Two years ago, OR team members across our health system were stuck or cut 276 times, which was 276 more times more than we'd have liked. We implemented a safety program that reduced sharps injuries by 37%. Here's how we pulled it off.

1Sharing of stats
Surgeons, nurses and techs are typically guilty of focusing more on patient safety than on their own well-being and often take sharps safety for granted. Sticks and cuts? Can't happen to me. But it can and does at alarming rates around the country. To get your staff and surgeons to change their sharps handling practices, you first have to convince them of the very real dangers that sharps present. Try sharing these compelling numbers: 30% of the estimated 380,000 sharps injuries and needlesticks that occur in health care happen in the OR; and sutures (43%), scalpels (17%), and syringes (12%) account for most sharps-related percutaneous injuries.

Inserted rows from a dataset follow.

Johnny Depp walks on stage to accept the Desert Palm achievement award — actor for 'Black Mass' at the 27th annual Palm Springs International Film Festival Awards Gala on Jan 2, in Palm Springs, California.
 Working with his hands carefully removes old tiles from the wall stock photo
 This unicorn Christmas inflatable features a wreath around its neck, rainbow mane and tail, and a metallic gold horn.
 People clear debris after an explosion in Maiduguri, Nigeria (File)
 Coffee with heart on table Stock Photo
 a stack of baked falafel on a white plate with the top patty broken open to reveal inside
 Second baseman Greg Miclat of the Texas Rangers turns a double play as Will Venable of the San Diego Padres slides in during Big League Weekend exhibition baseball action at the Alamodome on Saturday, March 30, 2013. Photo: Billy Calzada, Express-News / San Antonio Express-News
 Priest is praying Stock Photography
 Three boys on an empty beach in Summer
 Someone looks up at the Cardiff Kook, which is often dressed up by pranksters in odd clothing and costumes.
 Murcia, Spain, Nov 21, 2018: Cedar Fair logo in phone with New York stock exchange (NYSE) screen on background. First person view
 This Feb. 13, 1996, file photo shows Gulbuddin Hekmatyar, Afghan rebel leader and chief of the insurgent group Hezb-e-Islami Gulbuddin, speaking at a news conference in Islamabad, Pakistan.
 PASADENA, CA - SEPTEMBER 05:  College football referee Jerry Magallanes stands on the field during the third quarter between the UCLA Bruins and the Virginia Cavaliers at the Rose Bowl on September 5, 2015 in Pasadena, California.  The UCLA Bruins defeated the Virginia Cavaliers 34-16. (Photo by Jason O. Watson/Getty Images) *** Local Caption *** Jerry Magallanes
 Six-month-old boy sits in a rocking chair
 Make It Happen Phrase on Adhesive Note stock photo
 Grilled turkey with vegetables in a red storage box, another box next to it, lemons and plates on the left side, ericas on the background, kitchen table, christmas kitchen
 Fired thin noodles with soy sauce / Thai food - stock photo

We started to see dramatic improvements in sharps handling practices after presenting those stats at monthly physician-led committees and staff meetings. The constant sharing of statistics and clinical data about the incidences and risks of exposure will hammer home the importance of sharps safety. Show new surgeons, nurses and techs the same information before they step foot in your ORs. Make your facility's culture of safety crystal clear before they pick up a sharp for the first time.

2Neutral zone passing
The surgical team should verbally agree during the pre-op briefing whether a case will involve hand-to-hand passing or use of a hands-free neutral zone. Whenever possible, you should use a neutral zone. Your team should designate and announce the area where sharps will be placed for surgeons or techs to pick up. Using a towel on the corner of a Mayo stand works, and is definitely better than using no neutral zone at all, but we've found that commercially available products such as brightly colored magnetic basins and rubber pads work best for several reasons. They offer a visual cue of where the neutral zone is located, they're more stable (Mayo stands can get bumped during cases) and they keep sharps in place once they're laid on the surfaces.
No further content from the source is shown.